▶ Task 1
Answer these from the article on FMCG leadership changes:
(a) Whom will Hemant Rupani succeed, and on what date does the change take effect?
(b) How large a stake in HCCB did Jubilant Bhartia Group acquire, and for what amount?
(c) According to Shiv Shivakumar, the industry has been growing slower than what, and for how long?
▶ Task 2
List every line in the rows that contains the word "building". Case counts.

▶ Text passage
Several legacy consumer companies are seeing an unprecedented C-suite churn, with three FMCG majors replacing their India chiefs in the past six days amid intensified competition, tepid growth and global pressure to perform. Three more are set to follow suit.
On Tuesday, Coca-Cola bottler Hindustan Coca-Cola Beverages named Hemant Rupani its chief executive, days after Hindustan Unilever and L’Oreal also announced leadership changes.
Former president at Mondelez South Asia, Rupani is the first external candidate named to lead Coca-Cola’s bottling business. He will succeed Juan Pablo Rodriguez, effective September 8. His appointment comes ahead of Jubilant Bhartia Group consolidating its operations with HCCB after acquiring a 40% stake for Rs 12,500 crore.
Meanwhile, long-serving heads of Nestlé and Wipro Consumer Care & Lighting are retiring in the coming months, paving the way for new faces at the helm.
Haleon (formerly GlaxoSmithKline Consumer Healthcare) is also expected to see a leadership transition.
All this comes amid a prolonged slowdown in the fast-moving consumer goods (FMCG) sector, increasing pressure on companies to tweak their business models in line with changing consumption patterns and increasing influence of technology.
He pointed to changes in long-standing consumption patterns disrupting the FMCG business. “Quick commerce, premiumisation, the growth of D2C brands and the rise of Gen Z consumption have all led to changes in traditional FMCG business models,” Ramanathan said.
Shiv Shivakumar, former head of PepsiCo and Nokia and now operating partner at private equity firm Advent International, noted that the industry has been “growing slower than India’s real GDP for the last four years.” “The FMCG sector is…(still) running on a 2000s playbook,” he said. “The sector needs consumer technology thinking.”
However, Shivakumar emphasised that a leadership change may not be the solution. “FMCG companies could buy short-term solace with CEO changes, but the skills and capabilities for a consumer technology world are missing,” he said.
Over the past year, demand in urban markets — which account for nearly two-thirds the sales of most FMCG companies — moderated, largely due to a high base, low wage growth and consumers cutting down on discretionary spending amid inflationary pressure.

▶ Records to process
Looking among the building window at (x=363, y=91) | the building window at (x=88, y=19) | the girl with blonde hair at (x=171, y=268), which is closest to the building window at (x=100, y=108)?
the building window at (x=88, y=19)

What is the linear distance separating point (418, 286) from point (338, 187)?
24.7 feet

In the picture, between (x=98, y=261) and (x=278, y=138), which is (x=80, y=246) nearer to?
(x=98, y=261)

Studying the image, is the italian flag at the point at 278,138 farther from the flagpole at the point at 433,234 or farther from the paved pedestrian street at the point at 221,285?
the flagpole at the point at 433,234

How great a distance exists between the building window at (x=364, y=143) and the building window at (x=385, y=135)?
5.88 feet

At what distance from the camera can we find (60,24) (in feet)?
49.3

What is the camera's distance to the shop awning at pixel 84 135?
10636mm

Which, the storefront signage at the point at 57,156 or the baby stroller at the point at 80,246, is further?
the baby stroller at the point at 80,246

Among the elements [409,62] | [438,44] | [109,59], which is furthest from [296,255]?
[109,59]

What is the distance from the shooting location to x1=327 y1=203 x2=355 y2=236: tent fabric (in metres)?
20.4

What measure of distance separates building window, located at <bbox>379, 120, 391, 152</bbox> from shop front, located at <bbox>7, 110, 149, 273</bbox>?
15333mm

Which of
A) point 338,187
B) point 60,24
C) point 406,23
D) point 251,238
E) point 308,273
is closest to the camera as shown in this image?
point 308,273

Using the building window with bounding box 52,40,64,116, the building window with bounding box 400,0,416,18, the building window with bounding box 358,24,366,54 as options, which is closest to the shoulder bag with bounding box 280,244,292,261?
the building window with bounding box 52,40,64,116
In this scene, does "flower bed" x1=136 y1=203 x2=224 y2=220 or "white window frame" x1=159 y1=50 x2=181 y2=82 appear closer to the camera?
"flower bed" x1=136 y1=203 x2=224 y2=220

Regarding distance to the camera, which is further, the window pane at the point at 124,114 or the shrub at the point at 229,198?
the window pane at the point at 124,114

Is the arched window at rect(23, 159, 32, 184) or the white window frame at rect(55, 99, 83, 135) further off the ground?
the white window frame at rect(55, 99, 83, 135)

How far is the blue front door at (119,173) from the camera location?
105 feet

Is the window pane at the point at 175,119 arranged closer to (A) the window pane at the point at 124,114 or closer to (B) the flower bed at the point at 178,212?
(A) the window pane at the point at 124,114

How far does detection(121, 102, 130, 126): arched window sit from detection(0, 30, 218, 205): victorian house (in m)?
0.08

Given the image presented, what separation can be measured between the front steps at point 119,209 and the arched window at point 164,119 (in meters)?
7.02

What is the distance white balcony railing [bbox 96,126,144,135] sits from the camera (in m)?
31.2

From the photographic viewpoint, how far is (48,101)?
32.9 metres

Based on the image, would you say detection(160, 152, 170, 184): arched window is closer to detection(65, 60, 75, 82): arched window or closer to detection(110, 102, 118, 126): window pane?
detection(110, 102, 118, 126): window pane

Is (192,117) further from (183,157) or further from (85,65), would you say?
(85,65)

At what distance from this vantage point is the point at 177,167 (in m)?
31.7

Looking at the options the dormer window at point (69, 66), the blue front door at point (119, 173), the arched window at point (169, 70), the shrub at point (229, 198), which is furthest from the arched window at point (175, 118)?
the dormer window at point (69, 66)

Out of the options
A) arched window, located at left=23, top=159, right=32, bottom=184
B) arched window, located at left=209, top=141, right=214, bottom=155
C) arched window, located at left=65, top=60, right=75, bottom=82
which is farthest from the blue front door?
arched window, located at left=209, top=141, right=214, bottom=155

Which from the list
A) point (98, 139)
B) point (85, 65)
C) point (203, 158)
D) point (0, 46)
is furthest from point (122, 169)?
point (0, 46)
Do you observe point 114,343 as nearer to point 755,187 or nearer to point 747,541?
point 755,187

==

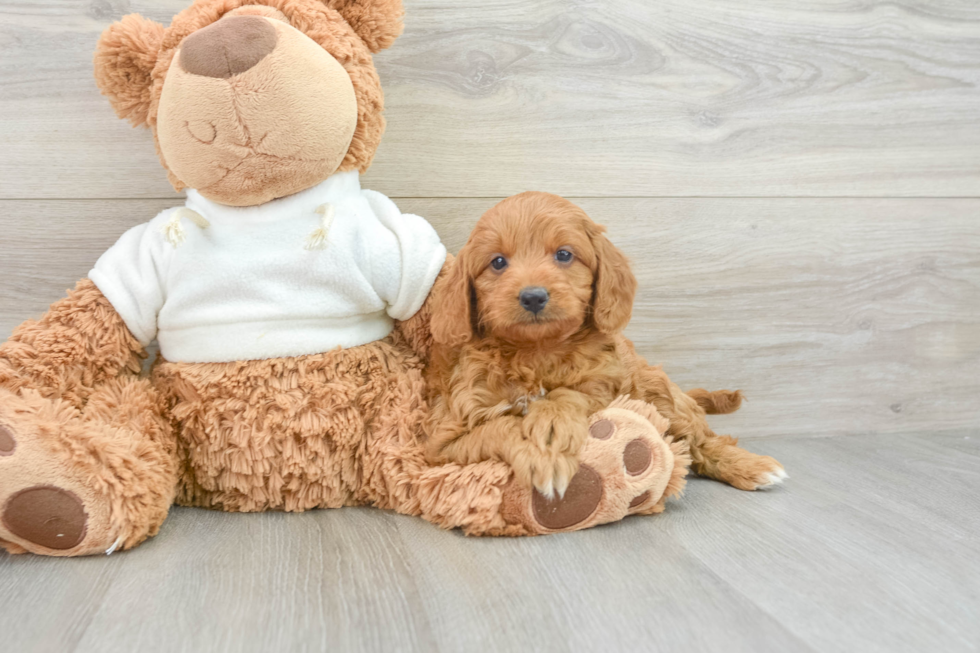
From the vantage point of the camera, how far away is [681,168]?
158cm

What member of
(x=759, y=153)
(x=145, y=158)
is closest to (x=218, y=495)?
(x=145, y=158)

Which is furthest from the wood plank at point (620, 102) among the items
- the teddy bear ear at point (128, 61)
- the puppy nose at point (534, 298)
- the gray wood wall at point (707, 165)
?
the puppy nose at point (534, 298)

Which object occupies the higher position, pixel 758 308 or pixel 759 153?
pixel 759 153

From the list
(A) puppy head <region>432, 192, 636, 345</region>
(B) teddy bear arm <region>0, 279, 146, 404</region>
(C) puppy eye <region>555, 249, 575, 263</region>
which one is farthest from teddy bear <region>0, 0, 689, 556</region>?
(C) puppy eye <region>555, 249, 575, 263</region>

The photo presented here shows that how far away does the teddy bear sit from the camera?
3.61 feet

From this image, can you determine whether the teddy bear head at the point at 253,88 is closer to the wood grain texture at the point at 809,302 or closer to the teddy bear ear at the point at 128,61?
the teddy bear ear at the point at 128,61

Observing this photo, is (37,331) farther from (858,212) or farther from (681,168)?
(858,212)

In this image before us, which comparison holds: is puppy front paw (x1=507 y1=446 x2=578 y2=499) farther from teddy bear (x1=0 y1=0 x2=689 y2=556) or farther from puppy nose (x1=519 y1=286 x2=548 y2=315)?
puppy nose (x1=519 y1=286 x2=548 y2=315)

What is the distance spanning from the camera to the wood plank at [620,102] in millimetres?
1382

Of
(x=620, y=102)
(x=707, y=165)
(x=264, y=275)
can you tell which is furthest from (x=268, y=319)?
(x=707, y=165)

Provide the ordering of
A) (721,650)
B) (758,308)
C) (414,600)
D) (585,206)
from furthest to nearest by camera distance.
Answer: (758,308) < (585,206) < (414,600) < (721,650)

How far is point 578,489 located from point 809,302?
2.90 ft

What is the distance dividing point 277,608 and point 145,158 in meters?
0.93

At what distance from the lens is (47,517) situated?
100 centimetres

--

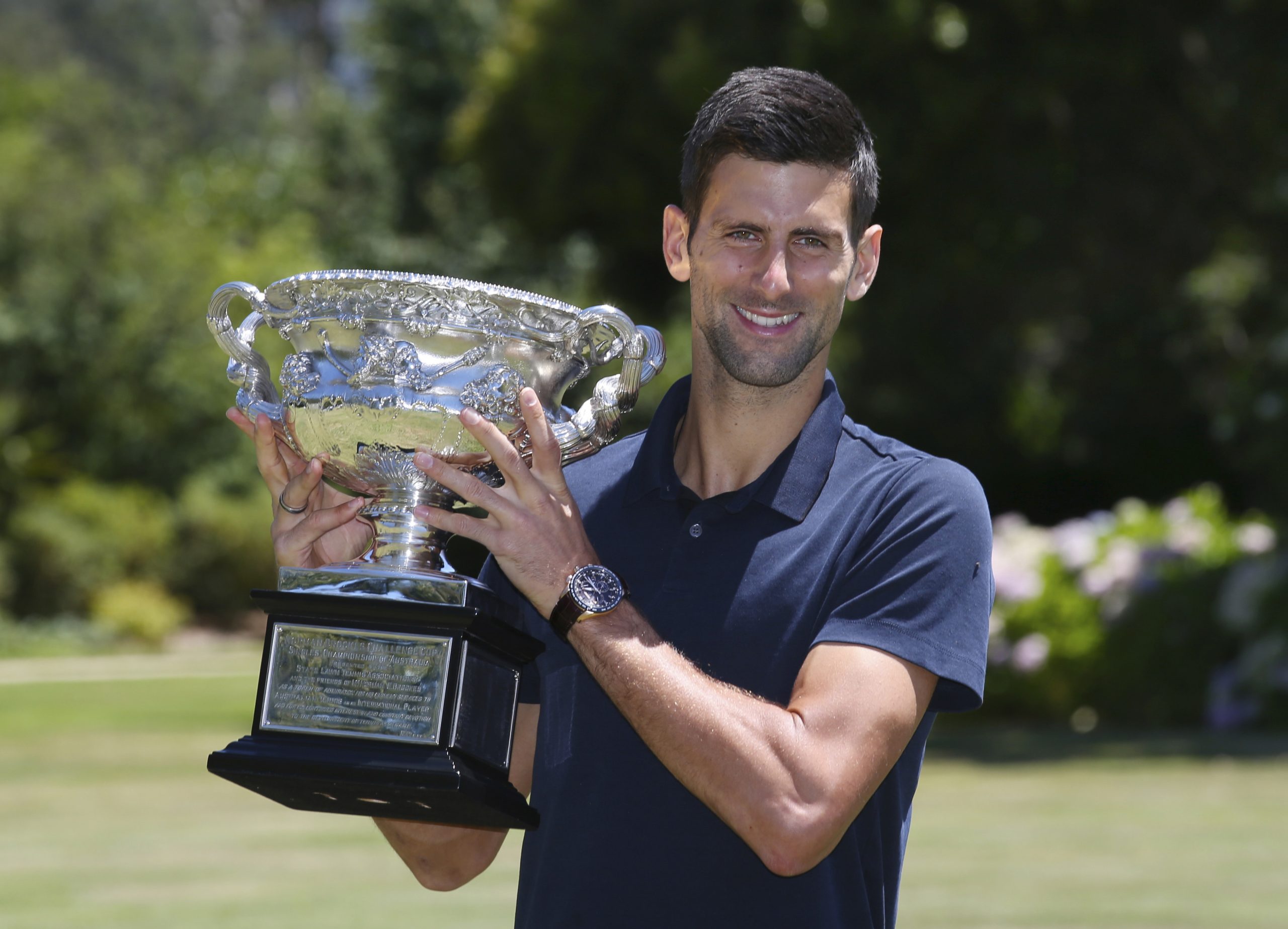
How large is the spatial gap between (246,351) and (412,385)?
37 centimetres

▶ Written answer 1
(a) Juan Pablo Rodriguez, effective September 8.
(b) A 40% stake, for Rs 12,500 crore.
(c) India's real GDP, for the last four years.

▶ Written answer 2
Looking among the building window at (x=363, y=91) | the building window at (x=88, y=19) | the girl with blonde hair at (x=171, y=268), which is closest to the building window at (x=100, y=108)?
the building window at (x=88, y=19)
How great a distance exists between the building window at (x=364, y=143) and the building window at (x=385, y=135)?
What measure of distance separates building window, located at <bbox>379, 120, 391, 152</bbox> from shop front, located at <bbox>7, 110, 149, 273</bbox>?
Using the building window with bounding box 52,40,64,116, the building window with bounding box 400,0,416,18, the building window with bounding box 358,24,366,54 as options, which is closest to the shoulder bag with bounding box 280,244,292,261?
the building window with bounding box 52,40,64,116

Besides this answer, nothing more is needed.